§ CONSEGNA:
Per favore, rispondi a queste domande sulla recensione di "Il vento soffia dove vuole".
(a) A quale edizione del Karlovy Vary International Film Festival partecipa il film?
(b) Quanti anni sono passati dal precedente film di Marco Righi, I giorni della vendemmia?
(c) Quale attore interpreta Lazzaro?

§ TESTO DA LEGGERE:
┏━━

Di Massimo Lechi.
Unico titolo italiano in lizza per il Globo di Cristallo alla cinquantasettesima edizione del Karlovy Vary International Film Festival (30 giugno – 8 luglio 2023), Il vento soffia dove vuole segna il ritorno dietro alla macchina da presa di Marco Righi, a ben tredici anni di distanza dall’apprezzato I giorni della vendemmia (2010).
Fortemente influenzato da Bresson, da Bergman e dalla loro ricerca sulle possibilità di rappresentazione cinematografica del trascendente, glaciale nell’austera linearità di una messinscena improntata al massimo rigore, il secondo lungometraggio del regista reggiano, ambientato ancora una volta tra i soleggiati paesaggi dell’Appennino emiliano, racconta l’enigmatica parabola di Antimo (Jacopo Olmo Antinori), giovane devoto alle sacre scritture, roso interiormente dal ricordo della madre morta, che a seguito dell’incontro con l’ingenuo miscredente Lazzaro (Fiorenzo Mattu) tenta di raggiungere, di toccare il cuore profondo della propria fede in Dio, finendo col perdersi e annullarsi attraverso un gesto estremo.

┗━━

§ MATERIALE FORNITO:
┏━━

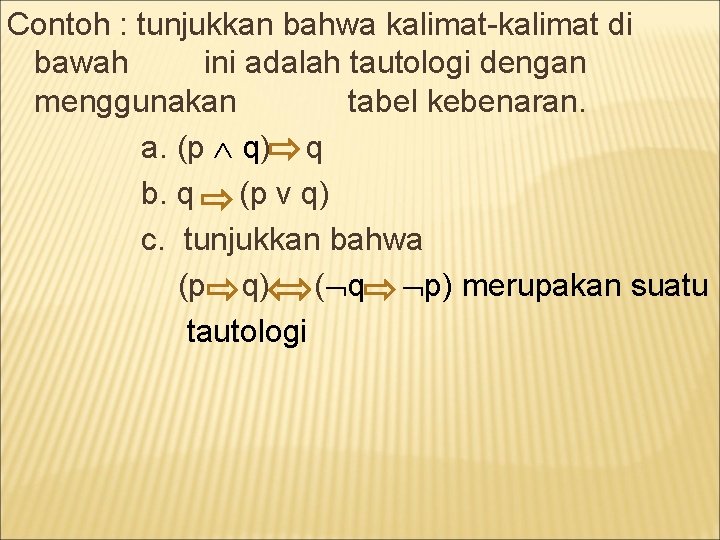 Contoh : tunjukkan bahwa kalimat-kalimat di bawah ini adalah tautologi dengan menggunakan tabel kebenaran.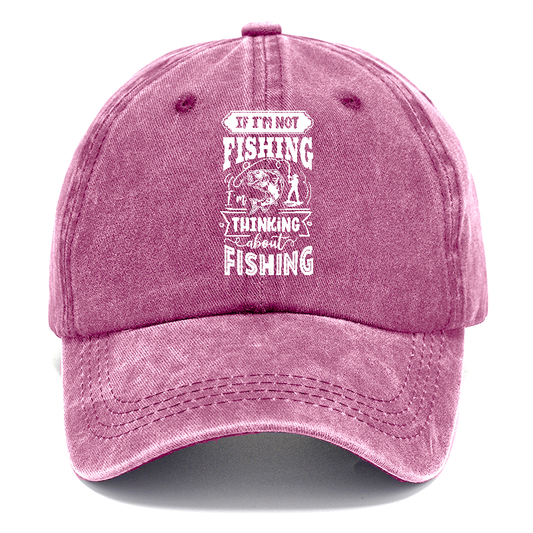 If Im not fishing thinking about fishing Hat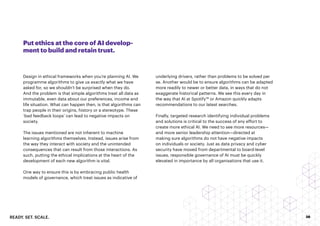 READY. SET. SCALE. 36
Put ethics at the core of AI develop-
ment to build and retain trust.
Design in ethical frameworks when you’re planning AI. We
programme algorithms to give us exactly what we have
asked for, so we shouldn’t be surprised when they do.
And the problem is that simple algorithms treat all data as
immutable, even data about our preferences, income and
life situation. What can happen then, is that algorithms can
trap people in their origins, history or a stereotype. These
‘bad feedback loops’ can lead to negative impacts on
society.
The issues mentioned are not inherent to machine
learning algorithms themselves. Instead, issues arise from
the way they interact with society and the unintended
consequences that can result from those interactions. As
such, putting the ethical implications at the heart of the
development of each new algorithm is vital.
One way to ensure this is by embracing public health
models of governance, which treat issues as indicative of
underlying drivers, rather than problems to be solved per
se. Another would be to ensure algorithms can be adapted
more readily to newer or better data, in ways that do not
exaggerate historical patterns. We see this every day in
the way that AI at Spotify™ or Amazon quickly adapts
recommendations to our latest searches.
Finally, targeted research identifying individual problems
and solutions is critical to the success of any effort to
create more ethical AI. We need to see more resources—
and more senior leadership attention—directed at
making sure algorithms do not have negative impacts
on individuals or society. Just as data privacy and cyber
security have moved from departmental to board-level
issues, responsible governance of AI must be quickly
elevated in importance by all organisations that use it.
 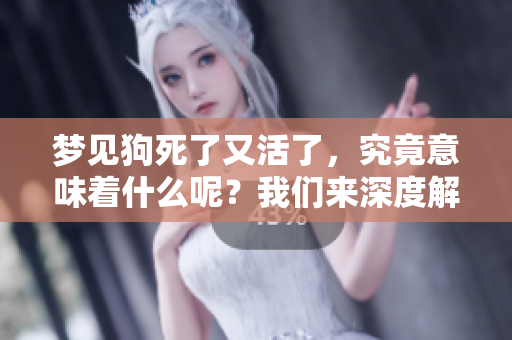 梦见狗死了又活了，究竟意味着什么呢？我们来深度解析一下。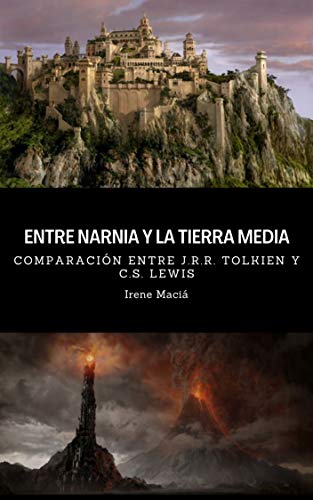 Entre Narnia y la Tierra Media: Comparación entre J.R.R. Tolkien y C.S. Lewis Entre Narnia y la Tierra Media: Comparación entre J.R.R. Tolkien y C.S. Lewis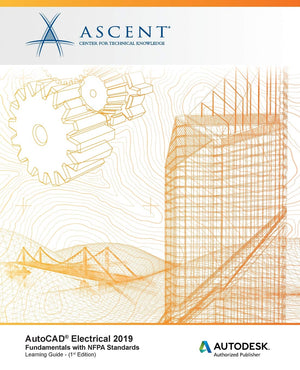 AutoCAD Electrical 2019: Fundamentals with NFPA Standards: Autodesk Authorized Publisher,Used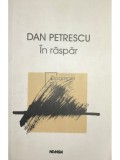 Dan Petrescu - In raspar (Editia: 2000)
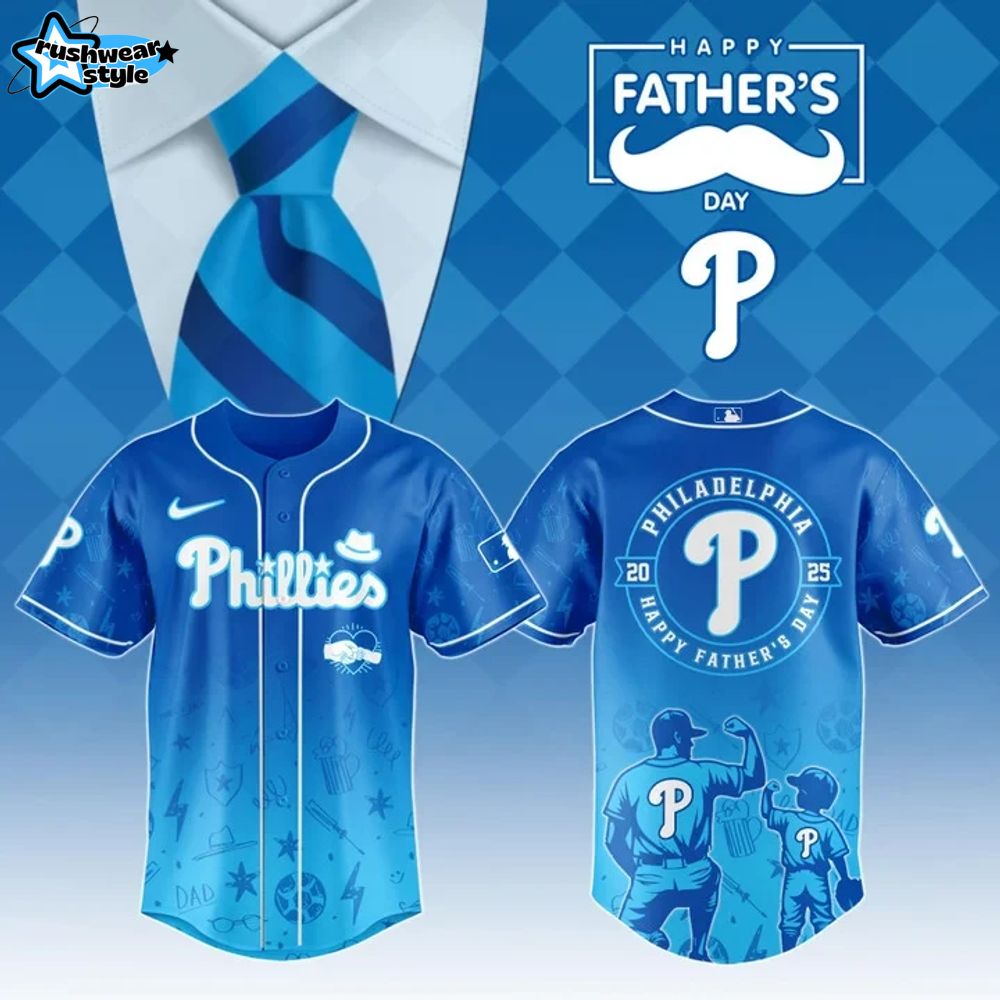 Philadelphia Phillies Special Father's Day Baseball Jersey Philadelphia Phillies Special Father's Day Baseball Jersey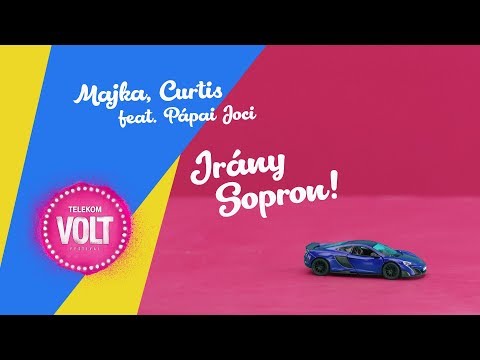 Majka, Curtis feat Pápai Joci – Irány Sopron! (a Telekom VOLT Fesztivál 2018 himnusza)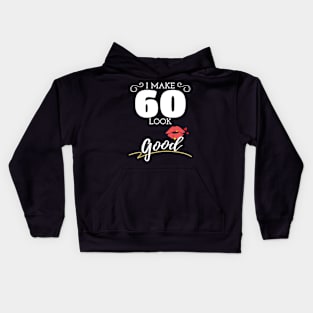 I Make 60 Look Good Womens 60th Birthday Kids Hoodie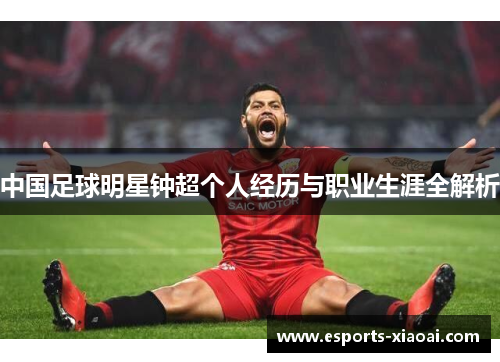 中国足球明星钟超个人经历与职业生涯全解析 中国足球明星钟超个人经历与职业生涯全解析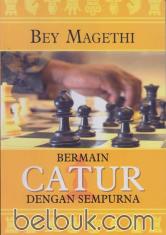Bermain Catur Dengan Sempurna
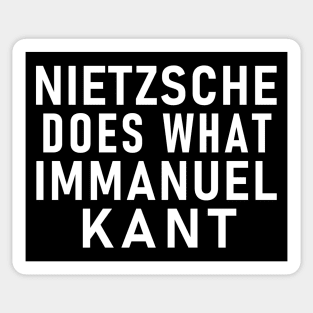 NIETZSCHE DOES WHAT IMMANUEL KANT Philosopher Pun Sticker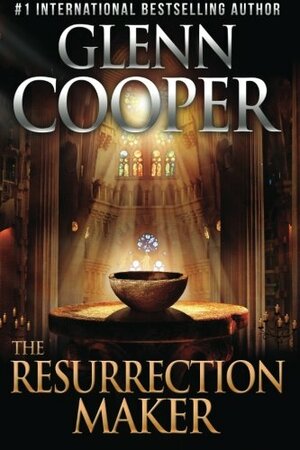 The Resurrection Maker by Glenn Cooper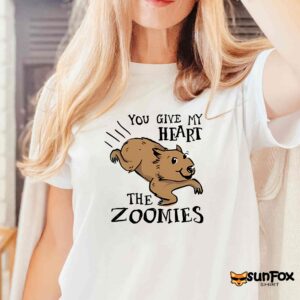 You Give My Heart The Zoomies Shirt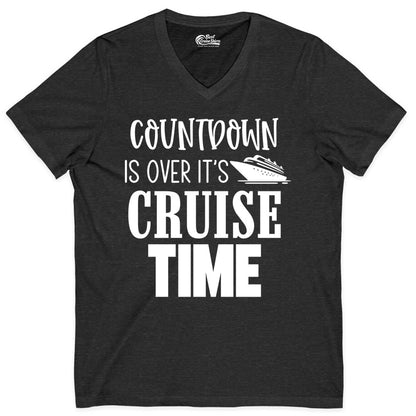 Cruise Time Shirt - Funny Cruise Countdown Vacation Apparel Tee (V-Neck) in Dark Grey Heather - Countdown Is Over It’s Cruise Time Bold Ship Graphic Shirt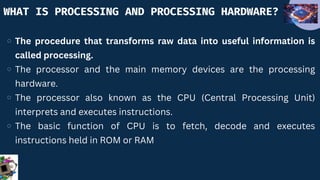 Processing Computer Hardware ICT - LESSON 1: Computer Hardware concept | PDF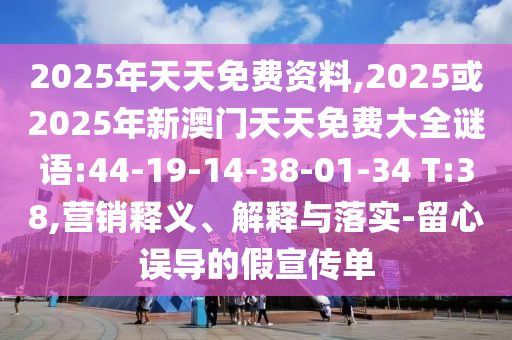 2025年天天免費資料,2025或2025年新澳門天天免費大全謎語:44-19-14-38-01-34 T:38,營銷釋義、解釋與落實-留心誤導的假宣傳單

┗━━

§ RISPOSTA:
(a) Alla cinquantasettesima edizione.
(b) Tredici anni.
(c) Fiorenzo Mattu.